W kopalni soli czuć bardzo ropę. Wizyta nie dla alergików.
W Kaczykach nie ma już Polaków.Ostatnie rodziny przeniosły się do innych wiosek położonych nieopodal.
Nawet w kościele katolickim proboszczem dojeżdżającym jest Rumun.
Byłem tam we wrześniu 2018.
Witam, wybieramy się na początku lipca do 23 August. Czy może tam ktoś był? Mamy zamiar dojeżdżać do plaży samochodem.Czy parkowanie przy plaży koło Olimpu jest płatne? Czy parkowanie na ulicy przy tej plaży jest bezpieczne? Czy jest w pobliży jakaś gastronomia?

_POKAZANE DANE:_
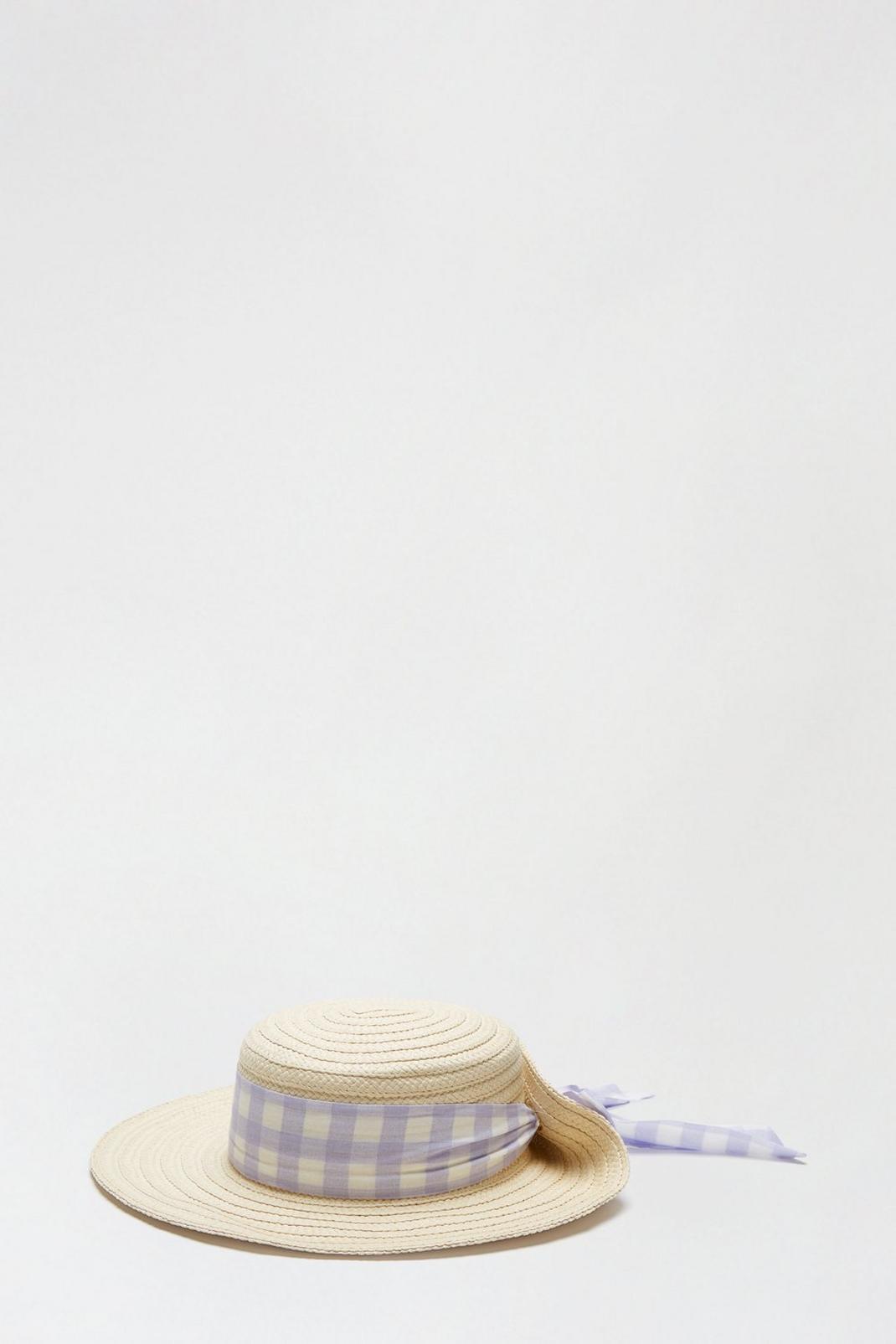147 Purple Gingham Trim Sun Hat image number 2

_ZESTAW ZADAŃ:_
1. Zamień „ropę” na „siarkę” w części tekstu między „W kopalni soli” a „wiosek położonych nieopodal.” włącznie i podaj tę część po zmianie.
2. Kontynuuj tekst od miejsca, w którym się kończy.
Wykaz nie jest potrzebny do wykonania zadań.

_NUMEROWANE ODPOWIEDZI:_
1.
W kopalni soli czuć bardzo siarkę. Wizyta nie dla alergików.
W Kaczykach nie ma już Polaków.Ostatnie rodziny przeniosły się do innych wiosek położonych nieopodal.

2.
Sporo przydatnych informacji. Rumunia jest u nas w planach od jakiegoś czasu. Póki co zawsze coś innego wychodziło. Nie ukrywam, że może troche ze względu na odległość do morza, bo sama Transylwania to jeszcze ok. Marzy mi się taki przejazd wybrzeżem rumuńskim, bułgarskim i finisz w Grecji;) może jak dzieciaki podrosną:D
Właśnie jesteśmy w Rumunii, dzisiaj przejechalismy z Braszowa do Konstasy przez Bukareszt. Cała podróż to przeszło 400 km. pociągami trwała 7 godzin razem z przerwą w stolicy. Braszów cudowny, rozlegla starówka jest urzekająca, na posiłki polecam odpowiednik naszego baru mlecznego Brasovia, tradycyjna kuchnia, smacznie i niedrogo. Na Tampe polecam wjazd kolejką i zejście żółtym szlakiem, wspaniała panorama Braszowa!!